In : range_iterator = iter(range(10 ** 7)) In : %timeit -n 1000000 next(range_iterator) 111 ns ± 7.63 ns per loop (mean ± std. dev. of 7 runs, 1000000 loops each)
That's above 110 ns for an operation, instead of ~70 ns in Python 2!
And as with Python 2, it seems that iterating over lists takes similar time:
In : list_iterator = iter(list(range(10 ** 7))) In : %timeit -n 1000000 next(list_iterator) 95.7 ns ± 7.13 ns per loop (mean ± std. dev. of 7 runs, 1000000 loops each)
It's even a bit faster then xrange, but still - it's 50% slower than iteration in Python 2.
This is actually a known phenomenon with Python 3.
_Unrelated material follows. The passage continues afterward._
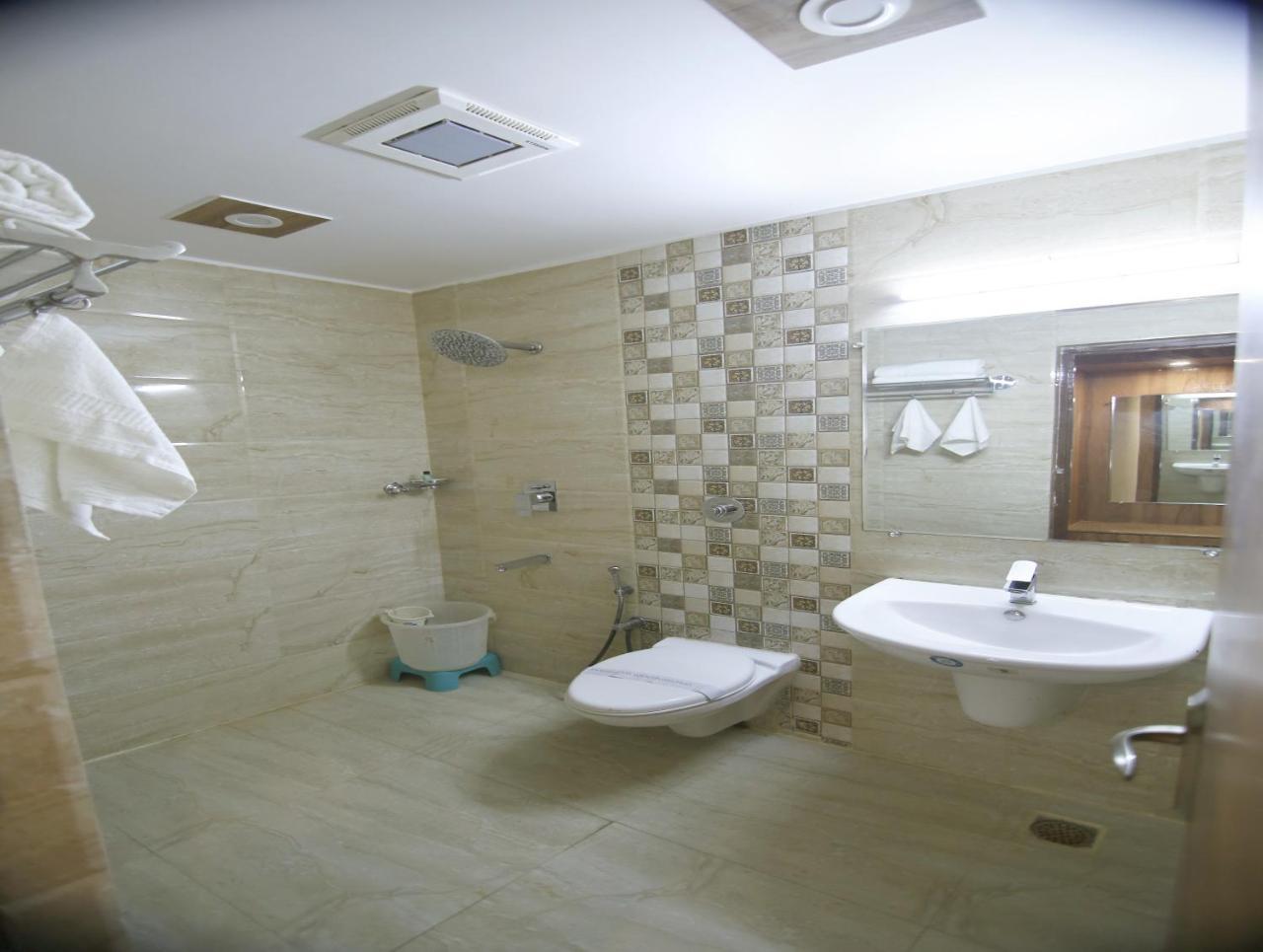 Hotel Sheetal Regency,Near Janambhumi Mathura Esterno foto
You can read some possible explanation for it here - https://stackoverflow.com/questions/23453133/is-there-a-reason-python-3-enumerates-slower-than-python-2
(though, In my opinion, this answer doesn't seem correct - since we use only small numbers - lower than sys.maxint)
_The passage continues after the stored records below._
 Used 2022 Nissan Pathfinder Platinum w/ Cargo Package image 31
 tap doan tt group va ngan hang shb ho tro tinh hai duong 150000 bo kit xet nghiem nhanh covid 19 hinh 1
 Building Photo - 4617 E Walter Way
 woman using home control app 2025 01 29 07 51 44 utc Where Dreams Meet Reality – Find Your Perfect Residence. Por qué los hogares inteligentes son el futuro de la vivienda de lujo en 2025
The answer in the above stack overflow link made me wonder - what will happen with very high numbers? Would range and list(range) still have similar speeds?
My intuition said that the results will be similar to the results we saw before - around 100 ns for each call to next.
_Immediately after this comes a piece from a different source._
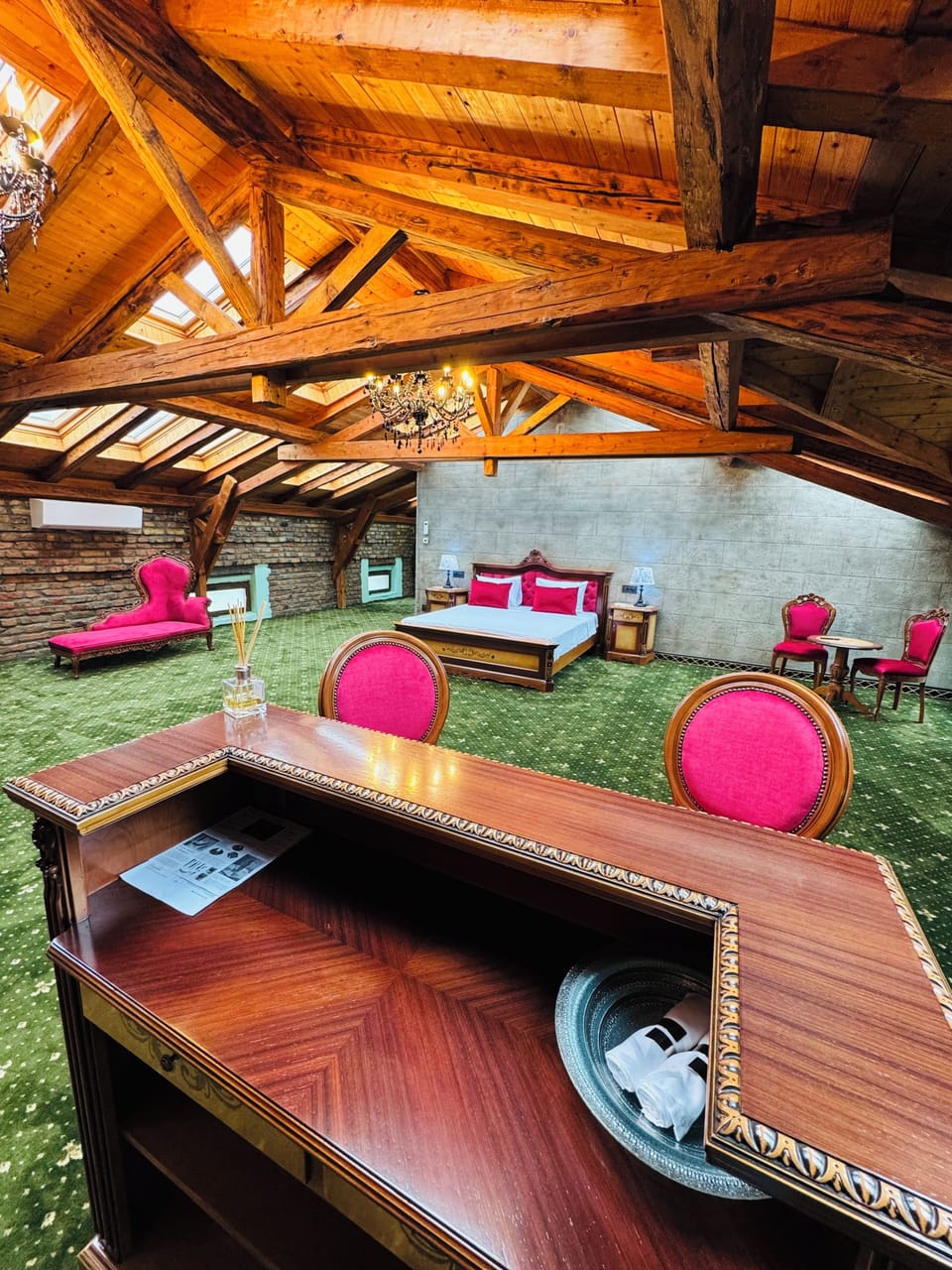Romantic Loft, 1 King Bed with Sofa bed, Housekeeping, City View | In-room safe, laptop workspace, blackout drapes, soundproofing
But again - the best way to find things out is to try!
So let's check it:
In : list_iterator_high_numbers = iter(list(range(2 ** 64, 2 ** 64 + 10 ** 7))) In : %timeit -n 1000000 next(list_iterator_high_numbers) 97 ns ± 12.1 ns per loop (mean ± std. dev. of 7 runs, 1000000 loops each)
As we can see, the result for lists is very similar to the results before. No surprise here.
In : range_iterator_high_numbers = iter(range(2 ** 64, 2 ** 64 + 10 ** 7)) In : %timeit -n 1000000 next(range_iterator_high_numbers) 204 ns ± 9.15 ns per loop (mean ± std. dev. of 7 runs, 1000000 loops each)
Now, this is a surprise! Iterating on high numbers with range is much slower than iterating over low numbers. Calling next takes on average 100% more time!
Why does that happen?
I couldn't find any hint in the documentation, so I had to take the next step and
Another great thing about Python is that you can just simply read its source code. If you want to understand something more thoroughly, or if you are just a bit curious, you can read the code itself!
The relevant module we want to look at is Objects/rangeobject.c, which contains the implementation of range objects in Python 3.
You can find it here - https://github.com/python/cpython/blob/master/Objects/rangeobject.c
It's pretty easy to find the code of the "next" method, which is the method we are interested in:
The code is pretty straight-forward. If the range didn't reach its end yet, increase the index by one, multiply it by "step", add to "start" and return the value as a Python long object. (The casting issue is not relevant to us now).
It seems like an efficient code. Why is it less efficient for high numbers?
But wait a second. It doesn't work for numbers which are "longer" than long at all!
We just saw that range does support very high numbers, with more than 64 bits. long variables in C can only store numbers with up to 32 (or 64) bits. There must be some other code that handles the higher numbers.
Well, in my first look I missed the comment just above that method:
Look at all that code.
Instead of 3-4 basic arithmetic operations that we saw in rangeiter_next, here at longrangeiter_next there are much more complicated operations. You can't simply use "+" to add Python ints - you have to use PyNumber_Add. You can't use "*" to multiply the "index" and "step" - you have to use PyNumber_Multiple.
No wonder that calling next takes more time for "longer than long" numbers - much more things are happening under the hood.
But for the next method of regular lists, it doesn't matter what the values inside the list are - you don't need to do any "complicated" arithmetic operations like multiplying Python ints to get an item from a list.
So, what did we see here?
We started with a simple question - what is faster, xrange or range? and we saw that the answer is not so obvious.
We continued by comparing the speed of Python 2 and Python 3, and we were surprised to see that Python 3 is a bit slower in that area.
Then we looked at ranges with high numbers and saw that they are much slower than "lower" ranges. We had to explore the Python source code to find out the reason for that.
That's all for this post, I hope you enjoyed it.